By turning skepticism into fun, Tommy exhibits the amazing perseverance of those living in the postmodern age. Zipping through pop eras, Russell takes the commodities of the times and re-contextualizes them willy-nilly. In an attempt to cure Tommy, his mother brings him to a church that worships the healing powers of a Marilyn Monroe statue. The idol is molded in Marilyn’s eternal Seven Year Itch blowing-skirt pose, until Tommy knocks the statue over and it breaks into pieces. The anarchic spirit of Tommy constantly knocks down cultural totems.

When Russell really cranks up the hysteria, he’s actually raising his postmodern agenda to an ecstatic jamboree. Such moments are the highlights of Tommy, and there’s none more justly famous than Ann-Margret rolling around in the Champagne suds, baked beans, and chocolate syrup gushing from her television set. It’s a really wild tangent, set up by Russell’s parodies of commercials for canned beans and boxed chocolates. Once products for sale, the beans and chocolate get put to better use here as lubrication for Ann-Margret’s mad slip-and-slide dance.
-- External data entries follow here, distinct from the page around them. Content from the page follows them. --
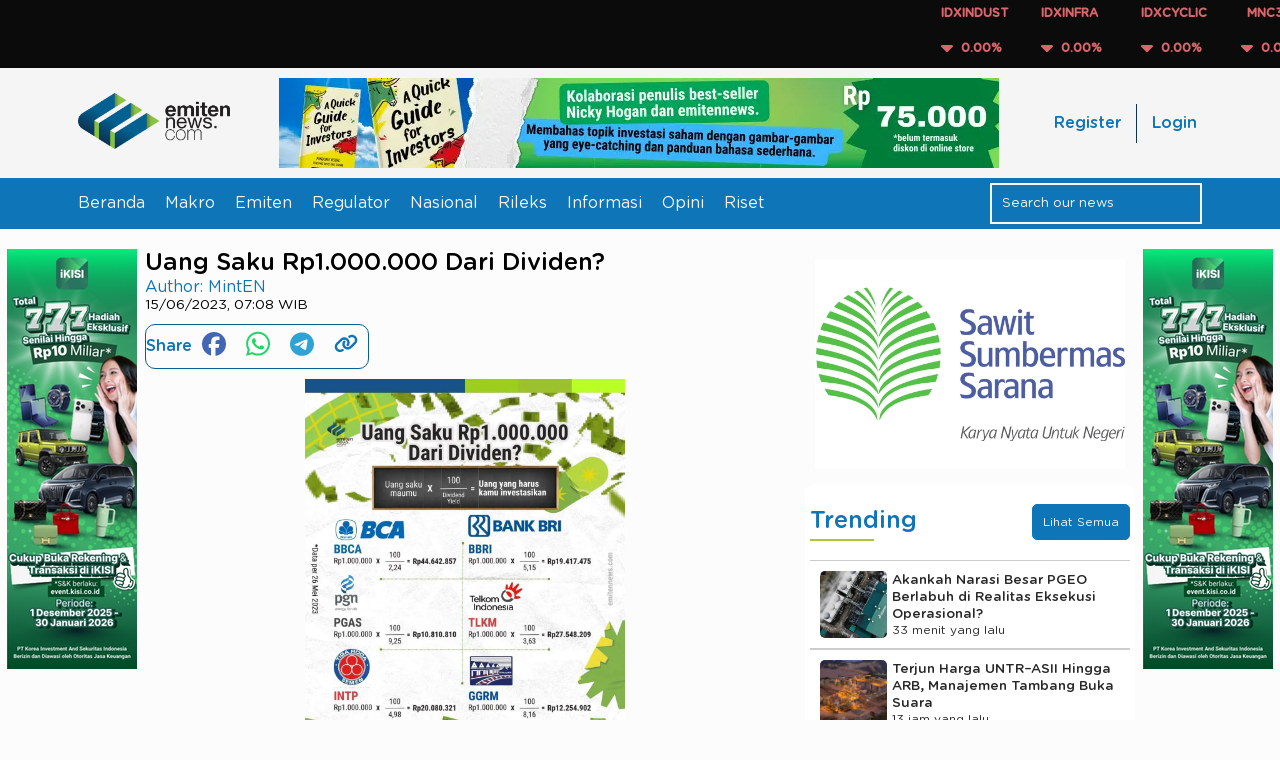

--- FILE ---
content_type: text/html; charset=utf-8
request_url: https://www.google.com/recaptcha/api2/aframe
body_size: 267
content:
<!DOCTYPE HTML><html><head><meta http-equiv="content-type" content="text/html; charset=UTF-8"></head><body><script nonce="4aVXBICS9a1uiGqQ5evrYg">/** Anti-fraud and anti-abuse applications only. See google.com/recaptcha */ try{var clients={'sodar':'https://pagead2.googlesyndication.com/pagead/sodar?'};window.addEventListener("message",function(a){try{if(a.source===window.parent){var b=JSON.parse(a.data);var c=clients[b['id']];if(c){var d=document.createElement('img');d.src=c+b['params']+'&rc='+(localStorage.getItem("rc::a")?sessionStorage.getItem("rc::b"):"");window.document.body.appendChild(d);sessionStorage.setItem("rc::e",parseInt(sessionStorage.getItem("rc::e")||0)+1);localStorage.setItem("rc::h",'1769045608515');}}}catch(b){}});window.parent.postMessage("_grecaptcha_ready", "*");}catch(b){}</script></body></html>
Russell recognizes examples of such pop excess when the band members destroy their instruments and speakers at the end of the Elton John number, “Pinball Wizard.” During the song Russell establishes playing pinball as Tommy’s method of coping with the world. Tommy uses a pop-cult product for personal use, for his own method of engagement with the world. Russell — himself a “pinball wizard” of pop excess — does the same with Tommy.

Ahead of his time, Russell reveals that even such a liberating relation to pop can itself become commodified. Tommy — as a self-promoting messiah — hopes to sell the freedom he discovered to his fans. In a moneymaking scheme instigated by Tommy’s parents, Tommy instructs his cultish followers to play pinball with eyes blindfolded, ears muffed, and mouths corked. Tommy’s liberation becomes a means of mass exploitation.

That is why Russell’s cinema encourages spectator perception and response. Against their exploitation, the members of the cult revolt, which is inventively staged by Russell as a montage of the revolutionaries smashing pinball machine faceplates. The revolt sets Tommy free. The final shot silhouettes, Daltrey, Tommy the son, against another faux sun. The sun rises and Daltrey moves into the space to pose appropriately — re-contextualizing the earlier sign of his father. Here, pop spectacle offers the opportunity to engage with the complexity and resonance of signs, and the final shot captures the regenerative cycle of pop resistance.